• Quoted text
◆ ◆ ◆
In terms of formal structure, the Sixth, which Bruckner called the “cheekiest” and “boldest” of his symphonies, is barely distinguishable from its successors. The four movements are thematically related, and the first consists of three sections, clearly set off from one another yet also connected in substance. In terms of harmony, Bruckner generates a “peculiar tonal confusion” (musicologist Manfred Wagner): he migrates from A major in the opening movement – with allusions to the sacred modal idiom – to the F major of the Adagio and the A minor of the Scherzo, with C major Trio, before returning to radiant A major for the finale. The opening Maestoso’s shapely, rhythmically profiled first theme features Bruckner’s characteristic interval of the descending 5th and also establishes in the first few bars his typical rhythmic tension between duple and triple metre. This polymetre also dominates the second and third thematic complexes. But whereas the first two of these sections progress in solemn fashion, the third possesses an almost dancelike gestural character.
The heart of the Sixth Symphony is the Adagio with its wide-ranging expressive content. This is the first time in his creative output that Bruckner makes a slow movement the centre of gravity in his overall symphonic conception – not a lighter-weight genre piece but the point of departure and focal point of the entire work. The three thematic blocks are laid out in corresponding fashion, gradually increasing in expressive intensity and broadening in sonority. Joyous life-affirmation is contrasted with painful renunciation. Yet the Adagio also speaks of consolation and hope, confirming this expressive tendency at the end of the movement with a turn from minor to major. In the unusual Scherzo, which begins quietly, almost spectrally, idyllic contemplation is repeatedly broken off by an aggressive forte. The Finale, “animated, but not too fast”, behaves similarly. Formally, it resembles the first movement with its three expressively distinct thematic blocks: militant and victorious in the opening, inward and with allusions to chorale themes in the second thematic complex, and, at its close, radiantly and resplendently recalling the luminous main theme of the first movement. Bruckner’s Sixth Symphony ends triumphantly.
◆ ◆ ◆
• Instruction
According to the passage on Bruckner's Sixth Symphony, in which key is the Adagio? None of the entries are needed here.

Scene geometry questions
◆ ◆ ◆
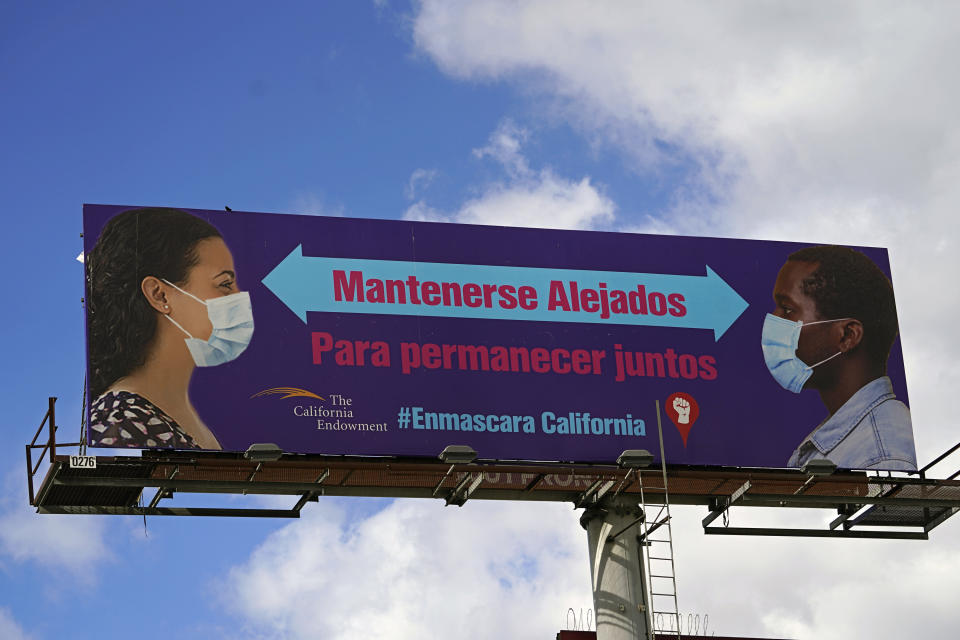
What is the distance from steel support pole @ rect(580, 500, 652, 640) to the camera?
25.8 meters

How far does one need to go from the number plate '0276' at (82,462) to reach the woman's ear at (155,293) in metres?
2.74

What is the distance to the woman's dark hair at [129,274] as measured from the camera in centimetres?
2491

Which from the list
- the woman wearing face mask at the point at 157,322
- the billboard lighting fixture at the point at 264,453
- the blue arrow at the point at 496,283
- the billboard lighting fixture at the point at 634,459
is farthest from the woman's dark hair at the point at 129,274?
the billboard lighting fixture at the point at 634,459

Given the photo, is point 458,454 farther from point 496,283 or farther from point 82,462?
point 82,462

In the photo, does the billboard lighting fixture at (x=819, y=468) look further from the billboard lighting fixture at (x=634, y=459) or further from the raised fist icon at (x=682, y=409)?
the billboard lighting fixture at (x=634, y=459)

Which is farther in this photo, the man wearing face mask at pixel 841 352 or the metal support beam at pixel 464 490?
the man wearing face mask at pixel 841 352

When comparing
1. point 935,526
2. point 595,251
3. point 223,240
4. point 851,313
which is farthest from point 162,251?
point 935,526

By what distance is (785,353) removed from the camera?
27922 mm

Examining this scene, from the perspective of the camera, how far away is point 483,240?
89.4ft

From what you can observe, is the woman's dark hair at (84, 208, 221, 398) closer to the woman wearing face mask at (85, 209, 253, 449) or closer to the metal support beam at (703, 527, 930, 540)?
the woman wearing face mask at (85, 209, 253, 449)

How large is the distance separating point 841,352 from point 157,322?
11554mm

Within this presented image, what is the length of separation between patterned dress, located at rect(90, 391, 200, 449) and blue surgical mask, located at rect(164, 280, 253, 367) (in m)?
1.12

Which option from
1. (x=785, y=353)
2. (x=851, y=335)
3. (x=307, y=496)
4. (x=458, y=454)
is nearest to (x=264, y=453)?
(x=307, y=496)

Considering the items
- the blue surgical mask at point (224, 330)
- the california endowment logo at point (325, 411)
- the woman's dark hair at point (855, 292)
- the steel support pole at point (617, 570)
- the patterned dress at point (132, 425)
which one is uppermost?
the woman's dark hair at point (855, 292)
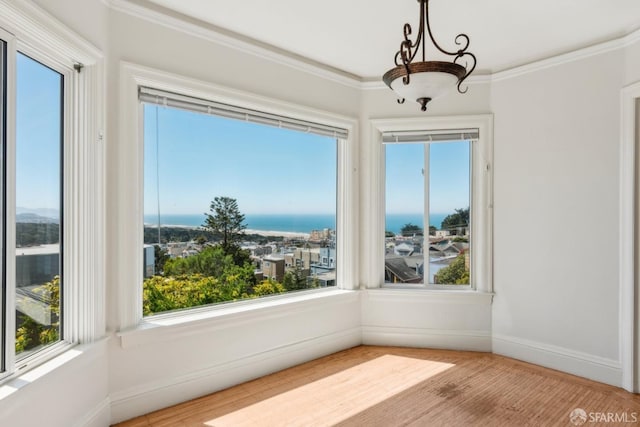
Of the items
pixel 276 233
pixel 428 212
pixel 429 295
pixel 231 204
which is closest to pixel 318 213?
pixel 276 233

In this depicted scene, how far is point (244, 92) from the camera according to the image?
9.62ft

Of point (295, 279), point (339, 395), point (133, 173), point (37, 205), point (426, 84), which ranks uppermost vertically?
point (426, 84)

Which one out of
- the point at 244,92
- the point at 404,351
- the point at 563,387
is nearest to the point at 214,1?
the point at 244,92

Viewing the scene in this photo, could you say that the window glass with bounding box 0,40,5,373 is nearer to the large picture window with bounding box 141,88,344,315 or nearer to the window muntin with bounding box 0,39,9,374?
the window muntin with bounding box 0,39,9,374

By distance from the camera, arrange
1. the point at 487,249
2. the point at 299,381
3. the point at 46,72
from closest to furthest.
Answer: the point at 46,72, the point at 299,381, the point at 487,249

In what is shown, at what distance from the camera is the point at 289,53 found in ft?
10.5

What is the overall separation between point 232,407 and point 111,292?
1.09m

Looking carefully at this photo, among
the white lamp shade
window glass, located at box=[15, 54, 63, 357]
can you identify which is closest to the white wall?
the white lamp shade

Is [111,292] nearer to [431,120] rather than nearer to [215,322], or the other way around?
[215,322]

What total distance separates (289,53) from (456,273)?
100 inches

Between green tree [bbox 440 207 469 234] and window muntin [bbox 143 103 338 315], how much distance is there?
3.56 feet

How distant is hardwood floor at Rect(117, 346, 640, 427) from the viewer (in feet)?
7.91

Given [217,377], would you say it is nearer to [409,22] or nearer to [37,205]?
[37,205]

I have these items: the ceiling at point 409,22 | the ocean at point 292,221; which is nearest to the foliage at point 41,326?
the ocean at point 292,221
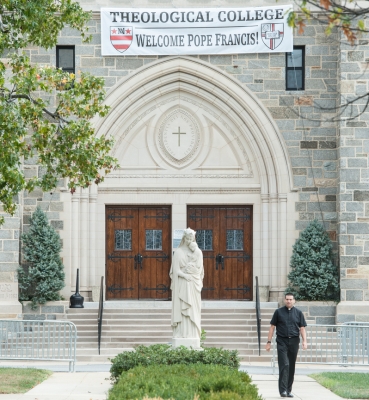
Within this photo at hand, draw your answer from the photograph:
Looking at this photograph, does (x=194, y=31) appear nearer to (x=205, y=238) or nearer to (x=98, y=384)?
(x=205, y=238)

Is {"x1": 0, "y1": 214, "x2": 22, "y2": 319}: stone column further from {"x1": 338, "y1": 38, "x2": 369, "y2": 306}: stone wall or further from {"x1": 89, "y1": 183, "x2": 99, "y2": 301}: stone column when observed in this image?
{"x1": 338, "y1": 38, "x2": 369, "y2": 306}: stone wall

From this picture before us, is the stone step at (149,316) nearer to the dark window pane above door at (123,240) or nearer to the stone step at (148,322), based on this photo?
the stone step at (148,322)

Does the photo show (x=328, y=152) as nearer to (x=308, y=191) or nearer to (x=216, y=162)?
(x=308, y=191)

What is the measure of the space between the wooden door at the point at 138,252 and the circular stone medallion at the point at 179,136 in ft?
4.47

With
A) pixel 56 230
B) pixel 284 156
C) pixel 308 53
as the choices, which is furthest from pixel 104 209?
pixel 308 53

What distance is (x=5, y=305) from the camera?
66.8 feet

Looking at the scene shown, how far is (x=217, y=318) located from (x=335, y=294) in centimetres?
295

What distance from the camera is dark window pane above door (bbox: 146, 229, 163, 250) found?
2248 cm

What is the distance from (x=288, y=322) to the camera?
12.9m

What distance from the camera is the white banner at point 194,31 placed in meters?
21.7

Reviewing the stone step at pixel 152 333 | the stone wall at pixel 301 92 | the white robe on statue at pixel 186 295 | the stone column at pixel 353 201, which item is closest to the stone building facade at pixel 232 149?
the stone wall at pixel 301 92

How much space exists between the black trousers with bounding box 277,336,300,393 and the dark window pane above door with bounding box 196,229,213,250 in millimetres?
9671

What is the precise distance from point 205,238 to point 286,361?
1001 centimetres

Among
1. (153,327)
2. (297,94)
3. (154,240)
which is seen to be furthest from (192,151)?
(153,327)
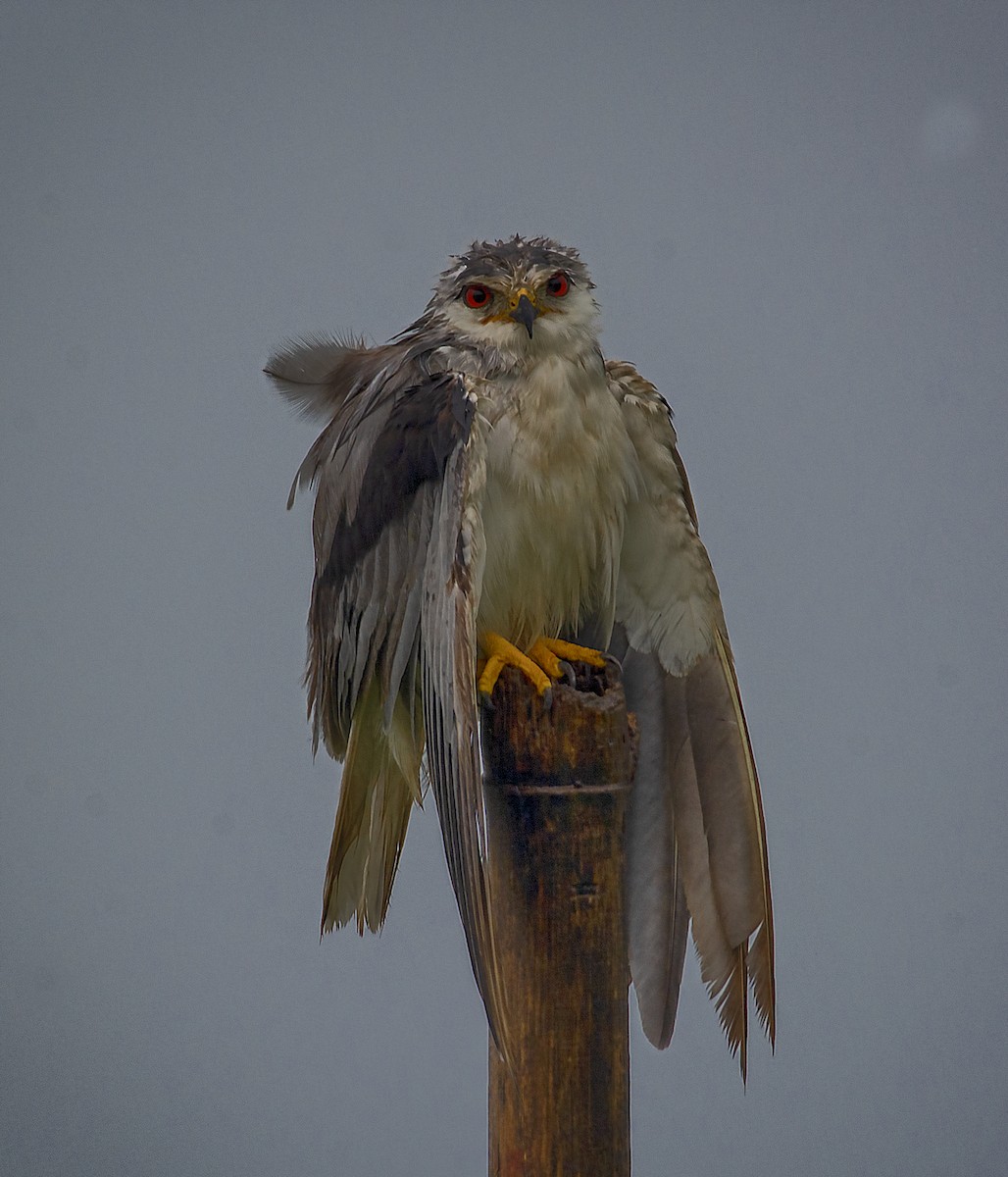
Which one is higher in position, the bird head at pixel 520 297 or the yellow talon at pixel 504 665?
◆ ◆ ◆
• Response for this exercise
F major.